Source:
The going out of the gospel, chapter one. The going down with Christ to the very lowest place.
Chapter 2. The Mind that was in Christ. Chapter 3.
The perfect mind, Christ in glory, is the object before our souls. And then in the 4th chapter we have Christ as our strength.
And I just want to close with.
His final word in this epistle.
Chapter 4, verse eight. Finally, brethren, he says.
Whatsoever things are true.
Whatsoever things are honest.
Whatsoever things are just.
Whatsoever things are pure.
Whatsoever things are of good report.
Whatsoever things.
Are lovely, I miss that.
And then good report.
If there be any virtue, if there be any praise.
Think on these things.
Commit that verse to memory, beloved, and the repeated over and over.
Whatsoever things are true.
There's so much untruth today.
In the political arena, the social arena.
The most common sin I encountered when I was in the workforce was lying.
What sort of things are true? He was the true one.
He was and is the truth.
Honest.
Honest, venerable, esteemed of high moral character.

Exercise: Reproduce the sermon transcript above word for word, in full.

Given entries:
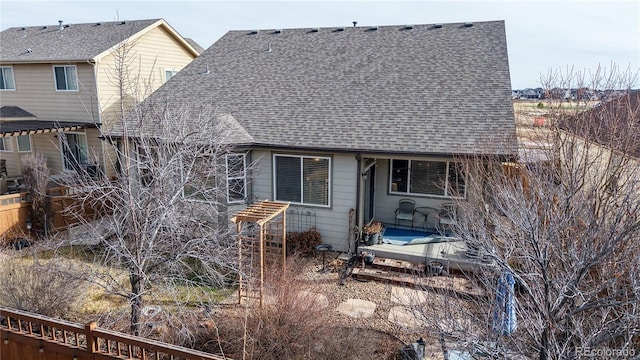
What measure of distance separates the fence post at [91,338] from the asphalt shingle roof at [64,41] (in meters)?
13.7

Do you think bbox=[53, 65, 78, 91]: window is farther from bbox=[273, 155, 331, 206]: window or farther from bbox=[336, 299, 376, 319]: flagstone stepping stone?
bbox=[336, 299, 376, 319]: flagstone stepping stone

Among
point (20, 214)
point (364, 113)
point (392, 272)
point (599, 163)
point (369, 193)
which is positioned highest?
point (364, 113)

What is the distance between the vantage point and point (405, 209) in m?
12.3

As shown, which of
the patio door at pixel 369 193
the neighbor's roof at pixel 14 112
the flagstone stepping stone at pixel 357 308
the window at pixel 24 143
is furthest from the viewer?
the window at pixel 24 143

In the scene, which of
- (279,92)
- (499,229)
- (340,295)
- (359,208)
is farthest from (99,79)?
(499,229)

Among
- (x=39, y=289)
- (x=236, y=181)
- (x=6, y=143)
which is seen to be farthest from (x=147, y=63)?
(x=39, y=289)

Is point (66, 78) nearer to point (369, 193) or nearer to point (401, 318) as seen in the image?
point (369, 193)

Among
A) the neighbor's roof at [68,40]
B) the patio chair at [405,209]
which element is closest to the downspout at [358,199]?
the patio chair at [405,209]

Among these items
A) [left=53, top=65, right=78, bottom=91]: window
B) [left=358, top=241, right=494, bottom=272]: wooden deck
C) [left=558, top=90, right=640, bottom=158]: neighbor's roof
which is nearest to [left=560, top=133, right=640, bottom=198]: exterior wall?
[left=558, top=90, right=640, bottom=158]: neighbor's roof

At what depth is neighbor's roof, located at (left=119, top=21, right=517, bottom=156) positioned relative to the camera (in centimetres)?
1066

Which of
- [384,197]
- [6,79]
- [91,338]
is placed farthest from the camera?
[6,79]

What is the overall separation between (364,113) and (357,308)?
19.2ft

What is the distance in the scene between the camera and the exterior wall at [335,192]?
35.5 feet

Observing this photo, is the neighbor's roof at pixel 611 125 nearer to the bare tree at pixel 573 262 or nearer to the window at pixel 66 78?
the bare tree at pixel 573 262
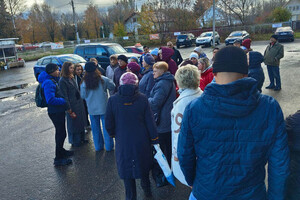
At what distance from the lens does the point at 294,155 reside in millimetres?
1733

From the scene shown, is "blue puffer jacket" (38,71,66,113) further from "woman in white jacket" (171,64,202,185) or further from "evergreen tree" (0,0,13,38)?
"evergreen tree" (0,0,13,38)

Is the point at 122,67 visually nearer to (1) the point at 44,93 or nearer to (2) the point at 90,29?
(1) the point at 44,93

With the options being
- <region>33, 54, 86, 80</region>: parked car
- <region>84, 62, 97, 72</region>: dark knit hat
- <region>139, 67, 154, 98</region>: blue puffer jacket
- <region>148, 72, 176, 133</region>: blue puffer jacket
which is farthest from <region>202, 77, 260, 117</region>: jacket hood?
<region>33, 54, 86, 80</region>: parked car

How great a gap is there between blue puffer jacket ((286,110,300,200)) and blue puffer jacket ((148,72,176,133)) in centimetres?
194

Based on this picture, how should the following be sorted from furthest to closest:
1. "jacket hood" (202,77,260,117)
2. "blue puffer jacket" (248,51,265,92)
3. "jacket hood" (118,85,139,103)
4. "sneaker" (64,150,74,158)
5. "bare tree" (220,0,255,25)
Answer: "bare tree" (220,0,255,25), "blue puffer jacket" (248,51,265,92), "sneaker" (64,150,74,158), "jacket hood" (118,85,139,103), "jacket hood" (202,77,260,117)

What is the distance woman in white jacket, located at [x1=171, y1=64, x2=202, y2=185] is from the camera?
2812 mm

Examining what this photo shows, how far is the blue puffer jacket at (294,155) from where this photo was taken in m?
1.69

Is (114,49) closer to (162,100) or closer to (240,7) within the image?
(162,100)

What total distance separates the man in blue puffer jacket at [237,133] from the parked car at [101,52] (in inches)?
464

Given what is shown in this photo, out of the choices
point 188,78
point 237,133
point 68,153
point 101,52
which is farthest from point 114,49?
point 237,133

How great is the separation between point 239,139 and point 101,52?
1274 cm

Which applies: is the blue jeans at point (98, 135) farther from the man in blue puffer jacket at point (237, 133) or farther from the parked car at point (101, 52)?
the parked car at point (101, 52)

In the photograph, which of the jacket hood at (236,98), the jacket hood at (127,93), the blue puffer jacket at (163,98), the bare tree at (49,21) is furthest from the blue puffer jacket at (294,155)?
the bare tree at (49,21)

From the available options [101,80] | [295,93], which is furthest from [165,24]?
[101,80]
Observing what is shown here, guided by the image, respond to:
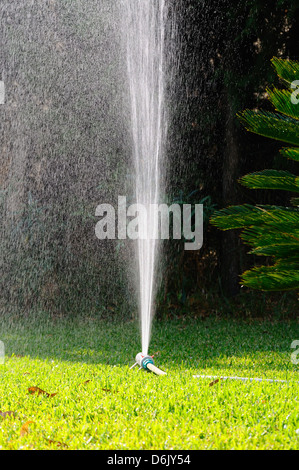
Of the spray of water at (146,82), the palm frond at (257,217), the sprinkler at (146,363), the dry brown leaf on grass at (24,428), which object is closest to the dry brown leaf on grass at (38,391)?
the dry brown leaf on grass at (24,428)

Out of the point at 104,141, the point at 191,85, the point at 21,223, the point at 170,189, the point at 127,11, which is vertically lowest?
the point at 21,223

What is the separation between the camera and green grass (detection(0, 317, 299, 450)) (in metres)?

Answer below:
The going out of the gospel, chapter one. The going down with Christ to the very lowest place.
Chapter 2. The Mind that was in Christ. Chapter 3.
The perfect mind, Christ in glory, is the object before our souls. And then in the 4th chapter we have Christ as our strength.
And I just want to close with.
His final word in this epistle.
Chapter 4, verse eight. Finally, brethren, he says.
Whatsoever things are true.
Whatsoever things are honest.
Whatsoever things are just.
Whatsoever things are pure.
Whatsoever things are of good report.
Whatsoever things.
Are lovely, I miss that.
And then good report.
If there be any virtue, if there be any praise.
Think on these things.
Commit that verse to memory, beloved, and the repeated over and over.
Whatsoever things are true.
There's so much untruth today.
In the political arena, the social arena.
The most common sin I encountered when I was in the workforce was lying.
What sort of things are true? He was the true one.
He was and is the truth.
Honest.
Honest, venerable, esteemed of high moral character.